Or, la CPI fonctionne mal. Paralysée par des enjeux géopolitiques comme par son obligation de coopération avec différentes justices nationales, elle n’a, depuis son démarrage en 2003, condamné que 5 chefs miliciens africains sans grande envergure. Ainsi n’est-elle pas parvenue, depuis 2003, à inquiéter l’ancien président soudanais Omar el-Béchir pour ses responsabilités dans le génocide au Darfour, ni les responsables de la junte birmane dans les massacres et la déportation de la minorité Rohingya au Bangladesh depuis 2016, pour ne citer que deux de ses enquêtes majeures. Pourtant le 17 mars 2023, treize mois après le début de l’agression russe généralisée en Ukraine, la CPI est sortie de sa paralysie en publiant un mandat d’arrêt à l’encontre de Vladimir Poutine et de sa commissaire aux droits de l’enfant pour le crime de guerre de déportation d’enfants ukrainiens en Russie. Le 5 mars 2024, elle a émis deux nouveaux mandats arrêts contre des officiers russes ayant probablement ordonné la destruction de cibles civiles en Ukraine.

Concrètement, cela veut dire que Vladimir Poutine et ses subalternes ne peuvent plus se rendre dans aucun des 124 pays qui ont ratifié la CPI (dont le Tadjikistan, l’Arménie, l’Afrique du Sud, le Brésil, la totalité de l’Europe occidentale y compris les pays neutres…) sans risquer de se faire arrêter et renvoyer devant la Cour située à La Haye. Cela n’arrête pas la guerre en Ukraine, mais cela ralentit l’activité diplomatique de l’agresseur, Vladimir Poutine ayant dû annuler sa participation physique à un sommet des BRICS qui s’est tenu en Afrique du Sud en août 2023.

Crimes de guerre, crimes contre l’humanité et génocide en Israël-Palestine

En mars 2021, la CPI a ouvert une enquête sur la situation dans les territoires palestiniens
(Gaza, Cisjordanie, Jérusalem-Est) depuis juin 2014. La colonisation est continue en Cisjordanie depuis cette date, et les violences se sont généralisées dans et autour de Gaza depuis le 7 octobre 2023. Pourtant, la communauté internationale a, jusqu’à présent, montré son incapacité à arrêter le carnage en cours tout autant qu’à acheminer « l’aide humanitaire à grande échelle » promise à Gaza par le Conseil de sécurité de l’ONU le 22 décembre dernier. Celle-ci est plus que jamais urgente alors que le blocus quasi-intégral de Gaza par l’armée israélienne provoque une famine ayant déjà tué une quinzaine d’enfants.

Dans ce contexte, quelques constats au regard des articles 6, 7 et 8 du Statut de Rome fondateur de la CPI :

– La colonisation israélienne en Cisjordanie, constante depuis 1967, est largement documentée (plans du gouvernement israélien, rapports et résolutions de l’ONU, rapports d’ONG, médias…). Il s’agit d’un crime de guerre.

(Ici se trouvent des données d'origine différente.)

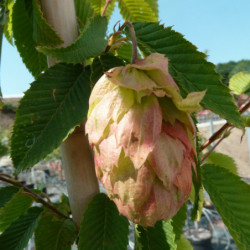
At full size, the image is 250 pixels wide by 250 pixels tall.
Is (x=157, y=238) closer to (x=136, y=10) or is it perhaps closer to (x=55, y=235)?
(x=55, y=235)

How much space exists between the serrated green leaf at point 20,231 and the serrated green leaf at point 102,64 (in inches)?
15.4

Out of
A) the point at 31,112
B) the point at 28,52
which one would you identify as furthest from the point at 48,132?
the point at 28,52

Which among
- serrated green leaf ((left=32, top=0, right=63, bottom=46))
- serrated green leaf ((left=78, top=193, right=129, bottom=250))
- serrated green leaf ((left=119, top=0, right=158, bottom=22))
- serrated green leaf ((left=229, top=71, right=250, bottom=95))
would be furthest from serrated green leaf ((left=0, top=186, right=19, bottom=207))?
serrated green leaf ((left=229, top=71, right=250, bottom=95))

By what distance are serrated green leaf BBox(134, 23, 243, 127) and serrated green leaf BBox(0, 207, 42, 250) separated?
0.46m

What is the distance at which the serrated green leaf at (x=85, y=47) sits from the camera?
39 centimetres

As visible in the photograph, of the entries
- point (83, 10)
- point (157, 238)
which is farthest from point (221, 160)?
point (83, 10)

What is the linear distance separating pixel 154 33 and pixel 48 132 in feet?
0.75

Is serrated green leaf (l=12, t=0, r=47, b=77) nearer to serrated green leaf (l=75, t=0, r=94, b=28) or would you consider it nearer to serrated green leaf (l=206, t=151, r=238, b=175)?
serrated green leaf (l=75, t=0, r=94, b=28)

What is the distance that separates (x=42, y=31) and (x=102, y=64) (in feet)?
0.38

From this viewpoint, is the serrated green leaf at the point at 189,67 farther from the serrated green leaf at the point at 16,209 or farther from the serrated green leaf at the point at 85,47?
the serrated green leaf at the point at 16,209

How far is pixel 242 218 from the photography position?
0.54 meters

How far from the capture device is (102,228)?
19.7 inches

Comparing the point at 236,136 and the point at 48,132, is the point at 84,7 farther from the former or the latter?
the point at 236,136

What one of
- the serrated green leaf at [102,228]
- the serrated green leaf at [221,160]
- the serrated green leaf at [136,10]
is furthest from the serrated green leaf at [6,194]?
the serrated green leaf at [221,160]
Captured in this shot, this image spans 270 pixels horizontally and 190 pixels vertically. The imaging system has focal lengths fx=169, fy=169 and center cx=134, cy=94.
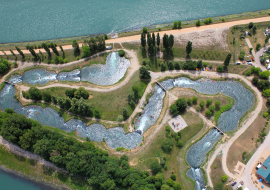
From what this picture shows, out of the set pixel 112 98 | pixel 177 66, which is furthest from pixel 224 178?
pixel 112 98

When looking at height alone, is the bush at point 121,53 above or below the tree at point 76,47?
below

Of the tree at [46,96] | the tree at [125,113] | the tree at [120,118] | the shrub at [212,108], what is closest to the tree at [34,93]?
the tree at [46,96]

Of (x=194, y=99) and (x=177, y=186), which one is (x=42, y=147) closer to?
(x=177, y=186)

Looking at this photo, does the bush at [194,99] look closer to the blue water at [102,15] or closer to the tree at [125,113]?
the tree at [125,113]

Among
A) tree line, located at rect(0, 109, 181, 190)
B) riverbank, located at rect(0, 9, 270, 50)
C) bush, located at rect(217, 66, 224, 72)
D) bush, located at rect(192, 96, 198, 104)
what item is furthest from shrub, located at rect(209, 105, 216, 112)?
riverbank, located at rect(0, 9, 270, 50)

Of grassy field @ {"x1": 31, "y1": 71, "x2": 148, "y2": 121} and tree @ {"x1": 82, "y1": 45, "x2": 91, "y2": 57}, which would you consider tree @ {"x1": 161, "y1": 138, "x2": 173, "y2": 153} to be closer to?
grassy field @ {"x1": 31, "y1": 71, "x2": 148, "y2": 121}

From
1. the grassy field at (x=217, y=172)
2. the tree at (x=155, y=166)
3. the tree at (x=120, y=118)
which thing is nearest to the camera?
the tree at (x=155, y=166)
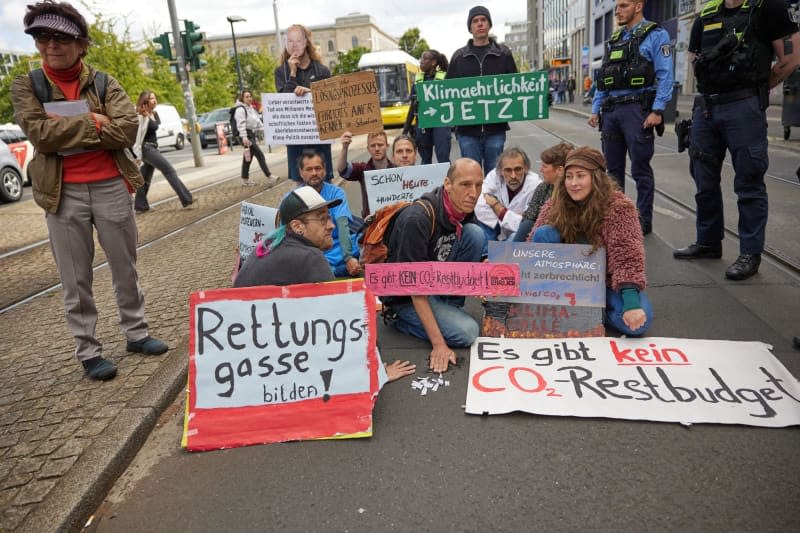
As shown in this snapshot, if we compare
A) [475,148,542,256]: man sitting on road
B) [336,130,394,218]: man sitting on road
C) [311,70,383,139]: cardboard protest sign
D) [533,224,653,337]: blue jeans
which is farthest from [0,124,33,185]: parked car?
[533,224,653,337]: blue jeans

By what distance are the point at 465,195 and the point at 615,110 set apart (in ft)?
9.54

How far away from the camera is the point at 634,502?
7.53ft

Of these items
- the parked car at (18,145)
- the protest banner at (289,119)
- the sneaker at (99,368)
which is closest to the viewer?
the sneaker at (99,368)

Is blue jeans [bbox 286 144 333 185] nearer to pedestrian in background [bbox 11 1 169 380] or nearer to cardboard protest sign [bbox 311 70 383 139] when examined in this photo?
cardboard protest sign [bbox 311 70 383 139]

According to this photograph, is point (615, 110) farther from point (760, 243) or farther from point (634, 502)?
point (634, 502)

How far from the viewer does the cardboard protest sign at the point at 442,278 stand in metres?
3.66

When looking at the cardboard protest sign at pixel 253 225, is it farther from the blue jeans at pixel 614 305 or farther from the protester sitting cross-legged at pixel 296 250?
the blue jeans at pixel 614 305

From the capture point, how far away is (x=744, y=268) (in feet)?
15.4

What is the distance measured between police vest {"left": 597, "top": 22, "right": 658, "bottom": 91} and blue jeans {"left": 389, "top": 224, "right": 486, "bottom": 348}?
268cm

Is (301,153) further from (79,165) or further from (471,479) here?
(471,479)

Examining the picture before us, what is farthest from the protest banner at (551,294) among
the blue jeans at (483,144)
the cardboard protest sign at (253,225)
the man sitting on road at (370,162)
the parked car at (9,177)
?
the parked car at (9,177)

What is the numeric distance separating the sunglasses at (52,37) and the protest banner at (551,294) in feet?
8.89

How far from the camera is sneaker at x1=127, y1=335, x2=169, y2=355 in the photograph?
3799 millimetres

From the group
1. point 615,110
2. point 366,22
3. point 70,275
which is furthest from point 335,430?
point 366,22
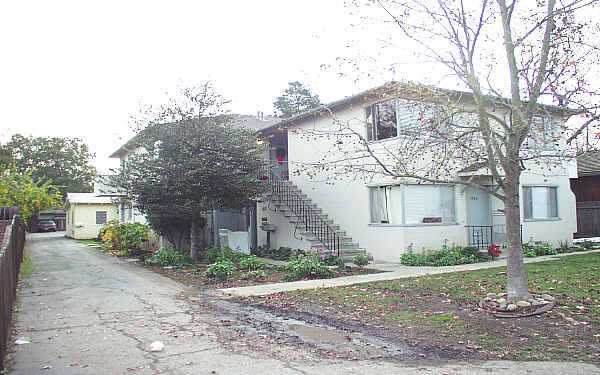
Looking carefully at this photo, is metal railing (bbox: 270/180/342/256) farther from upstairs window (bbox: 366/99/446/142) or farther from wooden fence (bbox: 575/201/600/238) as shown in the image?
wooden fence (bbox: 575/201/600/238)

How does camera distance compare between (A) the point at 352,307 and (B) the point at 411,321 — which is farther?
(A) the point at 352,307

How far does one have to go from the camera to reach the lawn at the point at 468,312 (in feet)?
20.7

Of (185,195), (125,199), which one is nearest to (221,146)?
(185,195)

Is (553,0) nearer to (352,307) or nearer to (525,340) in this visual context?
(525,340)

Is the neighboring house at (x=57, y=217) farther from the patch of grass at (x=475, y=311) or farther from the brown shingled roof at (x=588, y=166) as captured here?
the patch of grass at (x=475, y=311)

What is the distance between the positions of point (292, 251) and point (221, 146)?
5.00 metres

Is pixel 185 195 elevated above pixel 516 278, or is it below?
above

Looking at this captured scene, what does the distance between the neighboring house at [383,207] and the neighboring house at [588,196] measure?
268 centimetres

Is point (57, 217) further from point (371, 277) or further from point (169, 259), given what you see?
point (371, 277)

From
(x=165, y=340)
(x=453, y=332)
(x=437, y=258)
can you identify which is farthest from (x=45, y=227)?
(x=453, y=332)

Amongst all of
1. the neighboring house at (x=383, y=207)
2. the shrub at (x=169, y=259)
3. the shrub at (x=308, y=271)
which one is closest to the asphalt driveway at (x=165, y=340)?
the shrub at (x=308, y=271)

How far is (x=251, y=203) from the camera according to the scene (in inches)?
679

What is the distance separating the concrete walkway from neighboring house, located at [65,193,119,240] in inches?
1101

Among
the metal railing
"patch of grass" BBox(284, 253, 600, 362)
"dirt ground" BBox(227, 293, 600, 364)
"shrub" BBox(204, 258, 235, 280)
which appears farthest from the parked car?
"dirt ground" BBox(227, 293, 600, 364)
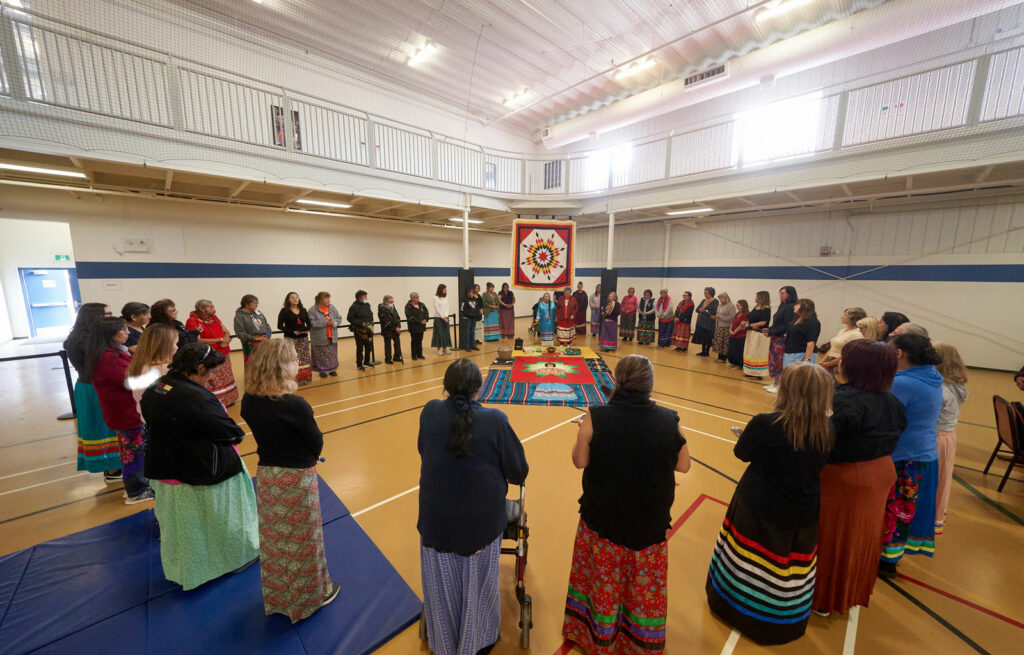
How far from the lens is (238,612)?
6.02 feet

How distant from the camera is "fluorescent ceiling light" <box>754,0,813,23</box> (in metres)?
4.99

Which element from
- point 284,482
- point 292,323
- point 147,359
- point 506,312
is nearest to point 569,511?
point 284,482

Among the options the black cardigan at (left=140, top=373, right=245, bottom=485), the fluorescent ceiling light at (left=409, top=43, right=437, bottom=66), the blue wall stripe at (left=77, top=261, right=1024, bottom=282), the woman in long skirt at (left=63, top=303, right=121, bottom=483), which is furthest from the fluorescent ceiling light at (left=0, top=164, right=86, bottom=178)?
the fluorescent ceiling light at (left=409, top=43, right=437, bottom=66)

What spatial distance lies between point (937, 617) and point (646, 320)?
7167 mm

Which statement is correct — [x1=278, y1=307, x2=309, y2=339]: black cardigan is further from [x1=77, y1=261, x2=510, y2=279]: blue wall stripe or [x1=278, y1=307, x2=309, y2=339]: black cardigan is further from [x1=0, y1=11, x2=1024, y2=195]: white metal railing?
[x1=77, y1=261, x2=510, y2=279]: blue wall stripe

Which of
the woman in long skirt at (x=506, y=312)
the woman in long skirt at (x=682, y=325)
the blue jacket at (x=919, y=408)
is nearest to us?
the blue jacket at (x=919, y=408)

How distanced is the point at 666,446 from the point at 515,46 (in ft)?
27.5

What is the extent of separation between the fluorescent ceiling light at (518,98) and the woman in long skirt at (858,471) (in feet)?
30.8

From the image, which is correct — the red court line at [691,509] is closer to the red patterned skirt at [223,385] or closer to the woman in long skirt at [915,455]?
the woman in long skirt at [915,455]

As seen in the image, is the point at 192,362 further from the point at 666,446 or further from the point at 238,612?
the point at 666,446

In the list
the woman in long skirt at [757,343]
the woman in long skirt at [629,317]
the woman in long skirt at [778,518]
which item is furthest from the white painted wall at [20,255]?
the woman in long skirt at [757,343]

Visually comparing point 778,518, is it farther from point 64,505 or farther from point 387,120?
point 387,120

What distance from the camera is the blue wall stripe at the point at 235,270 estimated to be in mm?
6359

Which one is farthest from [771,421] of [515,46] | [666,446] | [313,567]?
[515,46]
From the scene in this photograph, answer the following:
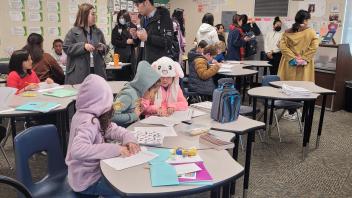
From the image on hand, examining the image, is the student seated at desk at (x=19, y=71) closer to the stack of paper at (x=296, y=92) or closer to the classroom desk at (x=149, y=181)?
the classroom desk at (x=149, y=181)

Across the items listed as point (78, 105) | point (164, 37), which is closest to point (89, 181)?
point (78, 105)

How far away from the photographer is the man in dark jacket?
3.31 meters

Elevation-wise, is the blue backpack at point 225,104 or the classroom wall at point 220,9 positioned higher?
the classroom wall at point 220,9

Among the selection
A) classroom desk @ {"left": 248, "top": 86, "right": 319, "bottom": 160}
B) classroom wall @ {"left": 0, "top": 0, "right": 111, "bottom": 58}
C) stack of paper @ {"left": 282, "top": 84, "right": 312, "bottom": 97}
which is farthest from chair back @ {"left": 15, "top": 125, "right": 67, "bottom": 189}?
classroom wall @ {"left": 0, "top": 0, "right": 111, "bottom": 58}

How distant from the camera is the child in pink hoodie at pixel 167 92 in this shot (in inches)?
106

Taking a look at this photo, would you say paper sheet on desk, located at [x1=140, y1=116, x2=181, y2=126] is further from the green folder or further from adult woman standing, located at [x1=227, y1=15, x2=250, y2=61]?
adult woman standing, located at [x1=227, y1=15, x2=250, y2=61]

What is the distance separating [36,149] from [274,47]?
5694 millimetres

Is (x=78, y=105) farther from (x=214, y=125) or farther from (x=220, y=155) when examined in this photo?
(x=214, y=125)

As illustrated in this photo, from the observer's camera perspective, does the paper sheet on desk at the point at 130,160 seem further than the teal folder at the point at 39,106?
No

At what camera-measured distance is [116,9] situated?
271 inches

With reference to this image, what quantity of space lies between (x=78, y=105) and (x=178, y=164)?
24.6 inches

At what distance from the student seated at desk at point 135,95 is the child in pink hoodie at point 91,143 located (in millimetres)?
531

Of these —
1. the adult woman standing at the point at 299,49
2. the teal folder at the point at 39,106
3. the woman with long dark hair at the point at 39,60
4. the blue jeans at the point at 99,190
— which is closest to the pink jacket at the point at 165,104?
the teal folder at the point at 39,106

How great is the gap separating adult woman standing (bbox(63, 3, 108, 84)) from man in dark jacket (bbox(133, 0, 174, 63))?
0.60 m
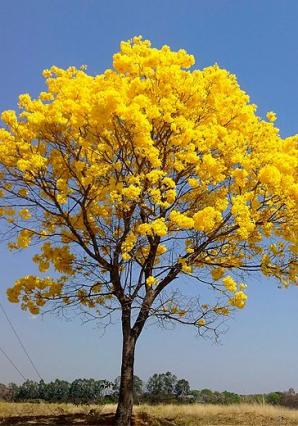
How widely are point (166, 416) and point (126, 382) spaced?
17.7 feet

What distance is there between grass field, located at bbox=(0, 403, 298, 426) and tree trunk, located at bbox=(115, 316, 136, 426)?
216 cm

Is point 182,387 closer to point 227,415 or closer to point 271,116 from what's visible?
point 227,415

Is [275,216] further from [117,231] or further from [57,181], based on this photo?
[57,181]

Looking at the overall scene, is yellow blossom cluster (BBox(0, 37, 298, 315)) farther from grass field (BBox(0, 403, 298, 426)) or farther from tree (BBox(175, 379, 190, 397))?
tree (BBox(175, 379, 190, 397))

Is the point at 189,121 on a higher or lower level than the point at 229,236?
higher

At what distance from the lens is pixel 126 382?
15102 mm

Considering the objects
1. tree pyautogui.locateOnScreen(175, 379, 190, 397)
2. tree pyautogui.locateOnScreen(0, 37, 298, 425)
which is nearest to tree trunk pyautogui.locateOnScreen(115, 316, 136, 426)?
tree pyautogui.locateOnScreen(0, 37, 298, 425)

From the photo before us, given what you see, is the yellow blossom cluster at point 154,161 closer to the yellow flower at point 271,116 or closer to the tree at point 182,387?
the yellow flower at point 271,116

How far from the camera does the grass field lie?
680 inches

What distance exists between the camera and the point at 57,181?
1504cm

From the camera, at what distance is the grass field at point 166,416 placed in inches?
680

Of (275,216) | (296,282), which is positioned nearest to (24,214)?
(275,216)

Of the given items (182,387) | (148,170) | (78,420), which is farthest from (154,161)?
(182,387)

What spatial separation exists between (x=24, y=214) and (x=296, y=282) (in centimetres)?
849
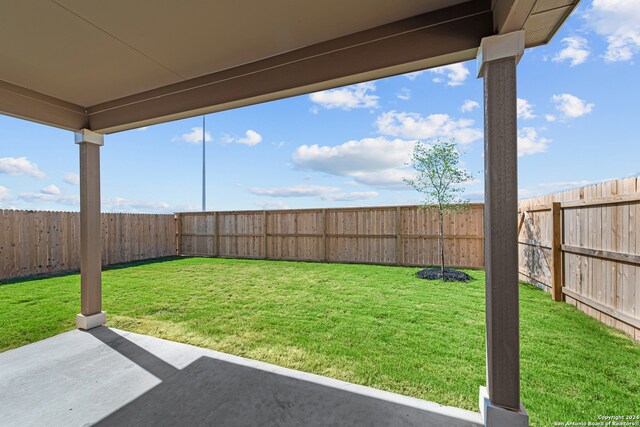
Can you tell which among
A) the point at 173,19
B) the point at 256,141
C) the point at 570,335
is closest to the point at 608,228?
the point at 570,335

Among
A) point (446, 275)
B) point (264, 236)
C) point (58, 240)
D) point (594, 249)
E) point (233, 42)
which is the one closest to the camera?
point (233, 42)

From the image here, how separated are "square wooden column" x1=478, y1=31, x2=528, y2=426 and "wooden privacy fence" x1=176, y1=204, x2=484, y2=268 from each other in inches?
225

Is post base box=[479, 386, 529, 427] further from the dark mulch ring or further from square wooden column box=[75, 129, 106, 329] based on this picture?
the dark mulch ring

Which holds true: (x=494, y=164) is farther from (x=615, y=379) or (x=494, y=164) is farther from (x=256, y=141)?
(x=256, y=141)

– Les massacres et les prises d’otages du 7 octobre par le Hamas et d’autres groupes palestiniens en Israël sont largement documentés. Il s’agit de crimes de guerre, voire de crimes contre l’humanité.

– Dans la bande de Gaza depuis le 7 octobre, la destruction est systématique : bombardements massifs et généralisés, destruction quasi-totale du système sanitaire et du système éducatif, meurtres massifs de personnels onusiens et de journalistes avec leurs familles, meurtres ciblés de défenseurs de droits humains avec leurs familles, destructions d’édifices cultuels, déplacement forcé de la quasi totalité de la population… Les victimes, mortes, disparues et blessées, se comptent à ce jour à au moins 5 % de la population, dont une grande majorité de civils. La famine organisée par le blocus, la concentration extrême de populations déplacées et affaiblies sur une faible partie d’un territoire bombardé, menacent gravement leur santé et font craindre leur disparition. S’y ajoutent les intentions affichées par les principaux responsables politiques et militaires israéliens de « réduire à son minimum » une population gazaouie composée « d’animaux humains » (Yoav Gallant) et de « finir le travail » (B. Netanyahou) à Rafah. L’ensemble de ces faits sont constitutifs du crime de génocide, au sens d’une destruction intentionnelle d’au moins une partie de la population gazaouie.

Toutes ces violations graves des droits humains sont connues, largement documentées, la chaîne de responsabilités politiques et militaires également, il n’est même pas besoin de se rendre sur place pour lancer des mandats d’arrêt. Mais pour l’instant la CPI ne s’y résout pas. Pourtant ce drame, qui défie la dignité humaine, menace aussi gravement la sécurité internationale, au vu de l’escalade des violences en cours en Cisjordanie, au Liban, en Syrie et dans la mer Rouge. Son potentiel d’embrasement et sa charge émotionnelle sont immenses, car il implique un Etat identifié à un peuple victime d’un génocide au XXe siècle, et parce qu’il incarne un des derniers conflits coloniaux de la planète, à la confluence du Nord et du Sud, de l’Asie et de l’Occident.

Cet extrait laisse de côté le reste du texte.